■ Task instructions ■
Below are some records. Print all of them exactly as they appear.

■ Data for this task ■
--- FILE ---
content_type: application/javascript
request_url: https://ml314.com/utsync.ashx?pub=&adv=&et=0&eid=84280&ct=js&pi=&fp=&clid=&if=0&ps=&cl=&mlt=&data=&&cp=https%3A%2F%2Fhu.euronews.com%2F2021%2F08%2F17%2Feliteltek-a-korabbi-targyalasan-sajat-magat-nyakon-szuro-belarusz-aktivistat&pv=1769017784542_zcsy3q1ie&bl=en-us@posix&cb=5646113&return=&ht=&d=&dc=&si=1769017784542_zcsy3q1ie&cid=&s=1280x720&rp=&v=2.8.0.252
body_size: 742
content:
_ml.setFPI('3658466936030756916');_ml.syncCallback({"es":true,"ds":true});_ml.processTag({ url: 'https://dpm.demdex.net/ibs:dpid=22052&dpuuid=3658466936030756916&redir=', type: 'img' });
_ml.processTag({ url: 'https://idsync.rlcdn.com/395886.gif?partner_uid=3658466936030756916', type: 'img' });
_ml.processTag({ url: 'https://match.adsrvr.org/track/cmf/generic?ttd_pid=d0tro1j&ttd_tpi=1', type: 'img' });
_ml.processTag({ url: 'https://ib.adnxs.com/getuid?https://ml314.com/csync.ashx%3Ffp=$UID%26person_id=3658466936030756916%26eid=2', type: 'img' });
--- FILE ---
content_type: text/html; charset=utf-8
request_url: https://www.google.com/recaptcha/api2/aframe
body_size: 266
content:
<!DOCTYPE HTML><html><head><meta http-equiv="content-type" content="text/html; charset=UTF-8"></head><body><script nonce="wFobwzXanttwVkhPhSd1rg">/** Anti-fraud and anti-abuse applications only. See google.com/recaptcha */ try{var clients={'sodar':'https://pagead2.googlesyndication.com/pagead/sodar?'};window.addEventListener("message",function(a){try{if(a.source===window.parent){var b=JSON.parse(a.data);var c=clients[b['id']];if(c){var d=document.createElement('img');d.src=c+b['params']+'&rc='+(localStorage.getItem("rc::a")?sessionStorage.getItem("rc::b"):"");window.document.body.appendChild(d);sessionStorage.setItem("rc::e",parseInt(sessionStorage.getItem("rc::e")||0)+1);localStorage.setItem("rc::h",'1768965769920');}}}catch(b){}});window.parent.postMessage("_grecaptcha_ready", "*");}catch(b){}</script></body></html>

■ Your solution ■
--- FILE ---
content_type: application/javascript
request_url: https://ml314.com/utsync.ashx?pub=&adv=&et=0&eid=84280&ct=js&pi=&fp=&clid=&if=0&ps=&cl=&mlt=&data=&&cp=https%3A%2F%2Fhu.euronews.com%2F2021%2F08%2F17%2Feliteltek-a-korabbi-targyalasan-sajat-magat-nyakon-szuro-belarusz-aktivistat&pv=1769017784542_zcsy3q1ie&bl=en-us@posix&cb=5646113&return=&ht=&d=&dc=&si=1769017784542_zcsy3q1ie&cid=&s=1280x720&rp=&v=2.8.0.252
body_size: 742
content:
_ml.setFPI('3658466936030756916');_ml.syncCallback({"es":true,"ds":true});_ml.processTag({ url: 'https://dpm.demdex.net/ibs:dpid=22052&dpuuid=3658466936030756916&redir=', type: 'img' });
_ml.processTag({ url: 'https://idsync.rlcdn.com/395886.gif?partner_uid=3658466936030756916', type: 'img' });
_ml.processTag({ url: 'https://match.adsrvr.org/track/cmf/generic?ttd_pid=d0tro1j&ttd_tpi=1', type: 'img' });
_ml.processTag({ url: 'https://ib.adnxs.com/getuid?https://ml314.com/csync.ashx%3Ffp=$UID%26person_id=3658466936030756916%26eid=2', type: 'img' });
--- FILE ---
content_type: text/html; charset=utf-8
request_url: https://www.google.com/recaptcha/api2/aframe
body_size: 266
content:
<!DOCTYPE HTML><html><head><meta http-equiv="content-type" content="text/html; charset=UTF-8"></head><body><script nonce="wFobwzXanttwVkhPhSd1rg">/** Anti-fraud and anti-abuse applications only. See google.com/recaptcha */ try{var clients={'sodar':'https://pagead2.googlesyndication.com/pagead/sodar?'};window.addEventListener("message",function(a){try{if(a.source===window.parent){var b=JSON.parse(a.data);var c=clients[b['id']];if(c){var d=document.createElement('img');d.src=c+b['params']+'&rc='+(localStorage.getItem("rc::a")?sessionStorage.getItem("rc::b"):"");window.document.body.appendChild(d);sessionStorage.setItem("rc::e",parseInt(sessionStorage.getItem("rc::e")||0)+1);localStorage.setItem("rc::h",'1768965769920');}}}catch(b){}});window.parent.postMessage("_grecaptcha_ready", "*");}catch(b){}</script></body></html>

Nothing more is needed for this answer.